I have not fished much or heard a lot about the middle fork.  I would suspect there would be some good trout fishing on this stretch of river.  Lures will be the bait of choice because bait or scent is not allowed on this stretch of river.

South Fork:  From mouth to Skookum Creek.  Opens June 2nd.  Opens for salmon October 1st.  Selective gear rules check regs for details.

When the river has been in shape in October fishing has been excellent for Coho and it is definitely a good year to fish the South Fork.

The South Fork provides the most productive Coho fishery in Whatcom County given the conditions are correct.  This can be tricky because not only is this stretch of river quick to blow out it has a tendency to run low and clear after about a week without rain.

The best time to hit this stretch of river is a few days after a heavy rain brings the river up.  The fish will move in with the high water and be more active when the river is on the drop.  There will still be fish in the river when it is low they just get a lot of pressure from all the fishermen casting at them and get uneasy in the clear water.

If the river is running at moderate to low flows than going with small light presentations is the key to success. Try throwing sz. 3 spinners, small spoons, or trolling spoons such as Dick Nites.  1/ 8 to ¼ oz jigs are also worth a try.

[DATA RECORDS]
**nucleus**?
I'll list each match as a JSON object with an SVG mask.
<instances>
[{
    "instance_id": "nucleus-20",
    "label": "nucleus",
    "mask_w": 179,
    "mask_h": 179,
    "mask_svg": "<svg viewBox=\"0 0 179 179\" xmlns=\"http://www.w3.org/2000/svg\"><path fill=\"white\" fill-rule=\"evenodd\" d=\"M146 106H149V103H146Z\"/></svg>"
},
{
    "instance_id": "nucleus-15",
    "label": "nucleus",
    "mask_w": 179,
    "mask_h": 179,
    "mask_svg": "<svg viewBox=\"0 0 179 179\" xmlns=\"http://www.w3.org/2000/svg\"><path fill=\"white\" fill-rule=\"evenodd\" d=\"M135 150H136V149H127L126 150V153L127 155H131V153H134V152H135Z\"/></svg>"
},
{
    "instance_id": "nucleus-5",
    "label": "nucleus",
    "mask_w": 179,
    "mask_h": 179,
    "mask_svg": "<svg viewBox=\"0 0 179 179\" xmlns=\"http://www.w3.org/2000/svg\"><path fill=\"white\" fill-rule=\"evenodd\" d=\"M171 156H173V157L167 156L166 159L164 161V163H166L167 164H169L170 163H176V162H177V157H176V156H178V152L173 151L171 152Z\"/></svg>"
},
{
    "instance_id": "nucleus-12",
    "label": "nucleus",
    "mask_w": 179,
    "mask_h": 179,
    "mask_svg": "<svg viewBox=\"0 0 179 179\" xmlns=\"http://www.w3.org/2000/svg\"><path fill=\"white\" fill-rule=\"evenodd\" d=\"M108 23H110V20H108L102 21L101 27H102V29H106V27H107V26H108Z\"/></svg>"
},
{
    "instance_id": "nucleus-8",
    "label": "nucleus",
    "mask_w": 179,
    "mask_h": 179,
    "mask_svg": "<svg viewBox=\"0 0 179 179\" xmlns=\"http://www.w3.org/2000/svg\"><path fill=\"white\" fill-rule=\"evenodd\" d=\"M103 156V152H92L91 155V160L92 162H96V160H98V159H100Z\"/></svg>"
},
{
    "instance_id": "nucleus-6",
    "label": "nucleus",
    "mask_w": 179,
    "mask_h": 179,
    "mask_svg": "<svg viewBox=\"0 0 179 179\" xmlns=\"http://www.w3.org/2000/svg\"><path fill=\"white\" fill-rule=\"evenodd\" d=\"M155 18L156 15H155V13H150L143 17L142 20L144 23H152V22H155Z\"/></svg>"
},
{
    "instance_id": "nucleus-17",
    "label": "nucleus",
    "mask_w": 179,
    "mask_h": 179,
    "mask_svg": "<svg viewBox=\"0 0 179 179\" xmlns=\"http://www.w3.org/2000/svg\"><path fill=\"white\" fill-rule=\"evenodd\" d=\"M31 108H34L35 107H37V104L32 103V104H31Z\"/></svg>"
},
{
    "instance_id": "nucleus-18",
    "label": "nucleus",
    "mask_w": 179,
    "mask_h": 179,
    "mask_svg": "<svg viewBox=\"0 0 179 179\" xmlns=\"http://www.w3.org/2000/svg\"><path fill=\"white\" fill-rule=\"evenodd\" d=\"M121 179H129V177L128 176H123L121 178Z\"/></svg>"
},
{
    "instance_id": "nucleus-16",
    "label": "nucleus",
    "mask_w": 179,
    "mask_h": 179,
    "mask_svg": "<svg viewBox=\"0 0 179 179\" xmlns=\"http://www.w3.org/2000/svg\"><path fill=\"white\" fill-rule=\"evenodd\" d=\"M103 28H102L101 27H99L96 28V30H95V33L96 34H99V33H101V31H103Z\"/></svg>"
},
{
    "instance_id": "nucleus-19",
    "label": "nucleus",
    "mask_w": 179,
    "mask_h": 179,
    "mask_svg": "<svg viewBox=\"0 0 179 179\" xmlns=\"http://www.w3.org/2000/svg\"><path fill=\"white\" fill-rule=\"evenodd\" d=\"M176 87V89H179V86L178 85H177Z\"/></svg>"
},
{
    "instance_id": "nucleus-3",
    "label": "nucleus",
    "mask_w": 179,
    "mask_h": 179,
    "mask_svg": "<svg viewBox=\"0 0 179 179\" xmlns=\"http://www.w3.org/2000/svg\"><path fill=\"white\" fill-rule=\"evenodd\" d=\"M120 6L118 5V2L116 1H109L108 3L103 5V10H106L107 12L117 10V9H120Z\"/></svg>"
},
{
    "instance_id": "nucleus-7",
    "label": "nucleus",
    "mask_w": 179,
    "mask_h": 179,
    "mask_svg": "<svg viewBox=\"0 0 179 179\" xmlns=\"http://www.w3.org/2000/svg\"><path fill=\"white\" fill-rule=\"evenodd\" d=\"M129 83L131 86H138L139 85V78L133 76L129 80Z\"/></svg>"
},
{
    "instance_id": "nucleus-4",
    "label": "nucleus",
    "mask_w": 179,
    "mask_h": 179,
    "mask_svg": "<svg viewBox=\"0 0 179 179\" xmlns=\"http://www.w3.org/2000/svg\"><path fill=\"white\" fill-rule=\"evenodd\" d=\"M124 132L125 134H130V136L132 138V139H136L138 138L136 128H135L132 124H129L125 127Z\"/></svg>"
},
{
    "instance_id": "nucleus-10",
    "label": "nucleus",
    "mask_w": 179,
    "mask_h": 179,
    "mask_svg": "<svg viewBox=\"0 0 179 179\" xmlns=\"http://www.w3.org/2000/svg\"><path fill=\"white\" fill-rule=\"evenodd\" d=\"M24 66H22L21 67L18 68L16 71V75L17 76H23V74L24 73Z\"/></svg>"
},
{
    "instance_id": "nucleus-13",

[AIM] In the river fishing text, what date does the South Fork open for salmon?

[REPLY TO THE TASK] October 1st.